- **SUPPLIED TEXT**:
● ● ● ●

The geology of this broad region is highly varied. Sources for lithic artifacts are mostly unknown. Rock outcrops are common in highland areas. Common rock types are metamorphic, coal-bearing, carbonates, clastic, and igneous (especially in mountainous areas). Minerals important during the tradition include salt, copper, lead and tin, many of which are found outside the Erlitou, Erligang, and Shang core areas, helping to drive territorial expansion.

BIOTA

Corresponding to a variety of climate regimes, flora are equally diverse. In the west (Gansu and the western Loess Plateau), one finds Temperate Steppe with plants from the Poaceae and Asteraceae families, and riparian plants along tributaries of the Upper Yellow River. The North China Plain has Temperate Deciduous Forest; in Shandong there is also salt-tolerant vegetation along its northern coast, where salt was manufactured. The middle Yangzi area contains Subtropical Broadleaved Evergreen and Deciduous Forest. Regions where the most paleobotanical studies have been carried out show an increase in weed species from the previous tradition into this one, indicating more anthropogenic landscapes, with increased reliance on agriculture and livestock. Some of the wild animals and plants listed in excavation reports are: deer, birds, fish, amaranth, goosefoot, purslane, wild grape, smartweed, spurges, wild soybean, lotus root, water caltrop, and foxnut (Euryale ferox).

● ● ● ●

- **MATERIAL SHOWN**:

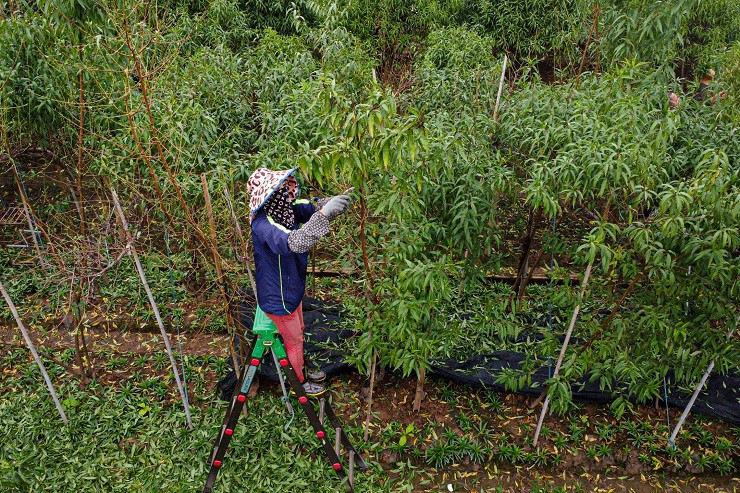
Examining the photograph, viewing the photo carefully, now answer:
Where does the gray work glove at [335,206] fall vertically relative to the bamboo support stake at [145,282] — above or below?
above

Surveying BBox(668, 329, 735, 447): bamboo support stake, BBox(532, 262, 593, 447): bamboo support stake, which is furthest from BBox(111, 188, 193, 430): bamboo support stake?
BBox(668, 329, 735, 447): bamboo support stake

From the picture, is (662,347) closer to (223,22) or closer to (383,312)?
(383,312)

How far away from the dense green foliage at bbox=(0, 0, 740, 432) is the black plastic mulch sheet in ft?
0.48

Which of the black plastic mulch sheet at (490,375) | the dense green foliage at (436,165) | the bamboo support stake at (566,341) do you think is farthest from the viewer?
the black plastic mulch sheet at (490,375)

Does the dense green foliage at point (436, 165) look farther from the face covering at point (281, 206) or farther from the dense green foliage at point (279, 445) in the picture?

● ● ● ●

- **TASKS AND EXERCISES**:
(1) In the passage on the region's geology and biota, what kind of forest does the North China Plain have?
(2) Rewrite the rows that begin at the line containing "From the picture, is" and run through the last row, putting "vegetation" in place of "foliage" throughout and leaving everything else unchanged.

- **EXERCISE RESPONSES**:
(1) Temperate Deciduous Forest

(2)
From the picture, is (662,347) closer to (223,22) or closer to (383,312)?
(383,312)

How far away from the dense green vegetation at bbox=(0, 0, 740, 432) is the black plastic mulch sheet in ft?
0.48

Which of the black plastic mulch sheet at (490,375) | the dense green vegetation at (436,165) | the bamboo support stake at (566,341) do you think is farthest from the viewer?
the black plastic mulch sheet at (490,375)

Does the dense green vegetation at point (436, 165) look farther from the face covering at point (281, 206) or farther from the dense green vegetation at point (279, 445) in the picture?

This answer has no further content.